** start of Data lines **

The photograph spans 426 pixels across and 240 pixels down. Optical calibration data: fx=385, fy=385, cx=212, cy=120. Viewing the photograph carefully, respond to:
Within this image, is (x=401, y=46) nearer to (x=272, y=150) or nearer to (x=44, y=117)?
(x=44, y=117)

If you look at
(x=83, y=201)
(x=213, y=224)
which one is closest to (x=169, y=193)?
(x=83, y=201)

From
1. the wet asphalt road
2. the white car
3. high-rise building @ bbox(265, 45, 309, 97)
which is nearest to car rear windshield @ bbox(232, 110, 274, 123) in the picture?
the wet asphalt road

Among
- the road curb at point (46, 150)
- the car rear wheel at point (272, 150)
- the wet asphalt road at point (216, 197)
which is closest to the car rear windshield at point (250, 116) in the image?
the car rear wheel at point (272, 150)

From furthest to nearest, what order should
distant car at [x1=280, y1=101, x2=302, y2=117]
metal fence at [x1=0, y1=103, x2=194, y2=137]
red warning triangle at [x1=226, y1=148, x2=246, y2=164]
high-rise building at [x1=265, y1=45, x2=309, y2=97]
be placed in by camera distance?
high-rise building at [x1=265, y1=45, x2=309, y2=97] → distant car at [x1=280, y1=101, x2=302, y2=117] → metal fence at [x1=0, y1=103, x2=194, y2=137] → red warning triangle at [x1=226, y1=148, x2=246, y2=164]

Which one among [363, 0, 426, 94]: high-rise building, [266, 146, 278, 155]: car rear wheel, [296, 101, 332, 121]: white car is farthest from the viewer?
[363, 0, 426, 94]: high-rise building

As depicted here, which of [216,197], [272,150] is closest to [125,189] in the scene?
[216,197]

** end of Data lines **

### [Task to complete]
Update the lines from the one containing "As depicted here, which" through the end of the records by replacing "closest" with "nearest" and keeping everything else the same.

### [Final answer]
As depicted here, which of [216,197], [272,150] is nearest to [125,189] in the scene?
[216,197]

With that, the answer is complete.